The Middle East and North Africa 2003
Author: Eur
Publisher: Psychology Press
ISBN: 9781857431322
Category :
Languages : en
Pages : 1388
Book Description
Publisher: Psychology Press
ISBN: 9781857431322
Category :
Languages : en
Pages : 1388
Book Description
Israel's Security and Its Arab Citizens
Author: Hillel Frisch
Publisher: Cambridge University Press
ISBN: 1139503340
Category : Political Science
Languages : en
Pages : 229
Book Description
Although a rich literature combining international relations and domestic political developments has recently emerged, most works specializing in state-minority relations, nationalism, citizenship and human rights have not integrated insights from the field of international relations and security affairs into their analysis. This absence is nowhere more visible than in the study of relations between the Israeli state and its Arab/Palestinian minority. This book aims to bring (back) international relations and international security perspectives into the analysis of relations between the Israeli state and its Arab minority. Drawing on international relations theory, it argues that the relationship between the Israeli state and the predominant community, as in many other cases characterized by ethno-national cleavage, was heavily influenced by the state's broader regional geo-strategic security situation.
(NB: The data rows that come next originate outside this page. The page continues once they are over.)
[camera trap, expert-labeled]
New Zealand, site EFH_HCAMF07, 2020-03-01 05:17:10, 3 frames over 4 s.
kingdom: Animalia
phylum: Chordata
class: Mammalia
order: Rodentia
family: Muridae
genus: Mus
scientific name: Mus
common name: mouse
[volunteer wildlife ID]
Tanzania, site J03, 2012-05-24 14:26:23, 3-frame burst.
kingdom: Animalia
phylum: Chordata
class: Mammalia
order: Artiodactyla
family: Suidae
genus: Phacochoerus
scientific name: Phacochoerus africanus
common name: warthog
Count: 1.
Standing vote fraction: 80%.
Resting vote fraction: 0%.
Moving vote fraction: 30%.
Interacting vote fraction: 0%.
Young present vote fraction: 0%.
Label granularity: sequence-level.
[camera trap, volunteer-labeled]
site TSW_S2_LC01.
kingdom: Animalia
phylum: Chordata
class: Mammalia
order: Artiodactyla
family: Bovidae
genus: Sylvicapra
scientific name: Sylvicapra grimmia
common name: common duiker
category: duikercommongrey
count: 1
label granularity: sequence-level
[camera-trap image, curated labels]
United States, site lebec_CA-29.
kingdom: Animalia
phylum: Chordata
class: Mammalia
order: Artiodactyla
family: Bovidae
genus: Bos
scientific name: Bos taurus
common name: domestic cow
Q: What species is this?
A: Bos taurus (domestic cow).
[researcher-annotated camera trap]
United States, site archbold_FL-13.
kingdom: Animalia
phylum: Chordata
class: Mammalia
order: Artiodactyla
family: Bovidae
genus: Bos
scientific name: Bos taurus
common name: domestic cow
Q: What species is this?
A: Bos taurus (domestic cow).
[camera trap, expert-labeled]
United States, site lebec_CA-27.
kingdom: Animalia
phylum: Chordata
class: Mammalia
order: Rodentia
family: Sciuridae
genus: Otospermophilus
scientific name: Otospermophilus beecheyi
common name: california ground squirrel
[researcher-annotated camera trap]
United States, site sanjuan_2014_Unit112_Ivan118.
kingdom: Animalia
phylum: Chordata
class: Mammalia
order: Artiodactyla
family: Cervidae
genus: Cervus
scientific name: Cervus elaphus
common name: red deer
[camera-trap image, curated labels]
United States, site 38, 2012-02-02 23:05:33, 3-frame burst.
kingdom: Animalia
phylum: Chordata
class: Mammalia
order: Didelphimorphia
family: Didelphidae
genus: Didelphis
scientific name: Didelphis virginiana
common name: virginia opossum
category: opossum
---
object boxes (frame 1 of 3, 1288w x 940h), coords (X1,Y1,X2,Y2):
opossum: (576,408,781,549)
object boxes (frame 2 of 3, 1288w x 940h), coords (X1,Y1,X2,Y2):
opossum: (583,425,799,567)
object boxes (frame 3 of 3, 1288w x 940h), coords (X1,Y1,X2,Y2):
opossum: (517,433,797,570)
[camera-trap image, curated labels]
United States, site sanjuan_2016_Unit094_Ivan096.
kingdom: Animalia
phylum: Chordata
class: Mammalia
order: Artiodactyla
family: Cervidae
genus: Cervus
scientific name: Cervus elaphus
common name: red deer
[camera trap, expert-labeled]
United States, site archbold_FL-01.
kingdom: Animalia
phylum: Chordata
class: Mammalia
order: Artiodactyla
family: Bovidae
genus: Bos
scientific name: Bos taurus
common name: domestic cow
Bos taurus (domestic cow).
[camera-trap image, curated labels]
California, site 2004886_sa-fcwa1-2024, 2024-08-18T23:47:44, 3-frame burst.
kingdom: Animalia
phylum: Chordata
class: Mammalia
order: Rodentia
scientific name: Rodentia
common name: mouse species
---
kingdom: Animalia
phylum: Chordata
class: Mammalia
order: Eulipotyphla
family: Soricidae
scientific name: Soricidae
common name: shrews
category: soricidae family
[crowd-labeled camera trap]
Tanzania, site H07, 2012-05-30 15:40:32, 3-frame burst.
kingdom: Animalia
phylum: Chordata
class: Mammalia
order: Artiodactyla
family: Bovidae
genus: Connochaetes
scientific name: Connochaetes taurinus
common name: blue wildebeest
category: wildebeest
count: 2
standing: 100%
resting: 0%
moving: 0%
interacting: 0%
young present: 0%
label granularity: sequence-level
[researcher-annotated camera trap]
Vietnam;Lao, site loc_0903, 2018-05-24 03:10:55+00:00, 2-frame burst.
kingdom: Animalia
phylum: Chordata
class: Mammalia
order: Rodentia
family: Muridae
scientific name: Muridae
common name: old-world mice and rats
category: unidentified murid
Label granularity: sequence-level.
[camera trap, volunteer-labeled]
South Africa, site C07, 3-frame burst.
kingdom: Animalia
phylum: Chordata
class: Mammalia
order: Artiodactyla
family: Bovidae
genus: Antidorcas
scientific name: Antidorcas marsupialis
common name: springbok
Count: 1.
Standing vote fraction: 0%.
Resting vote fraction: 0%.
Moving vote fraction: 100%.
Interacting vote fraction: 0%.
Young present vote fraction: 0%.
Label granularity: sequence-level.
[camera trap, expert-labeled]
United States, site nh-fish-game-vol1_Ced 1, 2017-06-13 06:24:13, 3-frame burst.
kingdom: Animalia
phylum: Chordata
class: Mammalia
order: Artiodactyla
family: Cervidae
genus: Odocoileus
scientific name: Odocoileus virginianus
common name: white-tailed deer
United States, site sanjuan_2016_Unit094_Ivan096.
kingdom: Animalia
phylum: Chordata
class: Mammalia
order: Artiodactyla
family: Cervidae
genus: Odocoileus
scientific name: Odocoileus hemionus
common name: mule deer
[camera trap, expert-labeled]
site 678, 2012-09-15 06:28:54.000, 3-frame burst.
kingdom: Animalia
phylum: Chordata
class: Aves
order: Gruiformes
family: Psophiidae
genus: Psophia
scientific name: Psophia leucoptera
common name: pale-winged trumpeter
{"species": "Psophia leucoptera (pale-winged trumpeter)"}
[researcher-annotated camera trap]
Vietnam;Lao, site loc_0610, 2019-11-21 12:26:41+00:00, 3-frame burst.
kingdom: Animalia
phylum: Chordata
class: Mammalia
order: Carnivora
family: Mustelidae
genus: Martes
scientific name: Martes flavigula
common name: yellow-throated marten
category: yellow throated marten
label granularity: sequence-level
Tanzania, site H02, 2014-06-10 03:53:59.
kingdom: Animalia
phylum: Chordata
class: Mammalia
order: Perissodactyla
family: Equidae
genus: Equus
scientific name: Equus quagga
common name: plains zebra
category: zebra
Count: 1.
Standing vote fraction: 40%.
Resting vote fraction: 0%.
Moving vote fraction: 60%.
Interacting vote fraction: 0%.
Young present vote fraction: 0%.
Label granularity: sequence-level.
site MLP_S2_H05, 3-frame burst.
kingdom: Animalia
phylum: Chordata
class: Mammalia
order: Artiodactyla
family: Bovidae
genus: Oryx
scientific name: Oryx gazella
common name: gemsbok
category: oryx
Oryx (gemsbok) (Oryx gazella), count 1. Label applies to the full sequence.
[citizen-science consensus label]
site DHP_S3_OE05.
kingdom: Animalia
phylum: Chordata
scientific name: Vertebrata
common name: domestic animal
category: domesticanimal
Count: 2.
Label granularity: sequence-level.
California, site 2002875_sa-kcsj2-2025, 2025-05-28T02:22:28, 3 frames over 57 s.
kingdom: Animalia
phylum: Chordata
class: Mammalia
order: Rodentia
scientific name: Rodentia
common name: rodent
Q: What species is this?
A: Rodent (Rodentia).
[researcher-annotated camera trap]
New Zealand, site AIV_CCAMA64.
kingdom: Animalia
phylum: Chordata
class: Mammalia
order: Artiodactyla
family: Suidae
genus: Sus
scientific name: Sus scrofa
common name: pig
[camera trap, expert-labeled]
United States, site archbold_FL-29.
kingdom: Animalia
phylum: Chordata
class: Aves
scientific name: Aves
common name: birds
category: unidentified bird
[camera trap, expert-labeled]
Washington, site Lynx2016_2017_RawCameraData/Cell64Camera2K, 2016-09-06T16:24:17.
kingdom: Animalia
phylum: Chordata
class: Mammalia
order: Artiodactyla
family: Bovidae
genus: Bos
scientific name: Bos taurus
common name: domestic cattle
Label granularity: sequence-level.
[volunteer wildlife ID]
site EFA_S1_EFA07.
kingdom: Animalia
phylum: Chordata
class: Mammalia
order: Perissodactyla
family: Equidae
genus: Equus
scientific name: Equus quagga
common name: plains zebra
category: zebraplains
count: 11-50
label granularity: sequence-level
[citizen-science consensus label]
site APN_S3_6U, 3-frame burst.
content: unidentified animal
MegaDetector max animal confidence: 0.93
State policies toward Israel's Arab citizens moderated in the rare times of relative geo-strategic security and hardened when Israel's regional position became more precarious.
Publisher: Cambridge University Press
ISBN: 1139503340
Category : Political Science
Languages : en
Pages : 229
Book Description
Although a rich literature combining international relations and domestic political developments has recently emerged, most works specializing in state-minority relations, nationalism, citizenship and human rights have not integrated insights from the field of international relations and security affairs into their analysis. This absence is nowhere more visible than in the study of relations between the Israeli state and its Arab/Palestinian minority. This book aims to bring (back) international relations and international security perspectives into the analysis of relations between the Israeli state and its Arab minority. Drawing on international relations theory, it argues that the relationship between the Israeli state and the predominant community, as in many other cases characterized by ethno-national cleavage, was heavily influenced by the state's broader regional geo-strategic security situation. State policies toward Israel's Arab citizens moderated in the rare times of relative geo-strategic security and hardened when Israel's regional position became more precarious.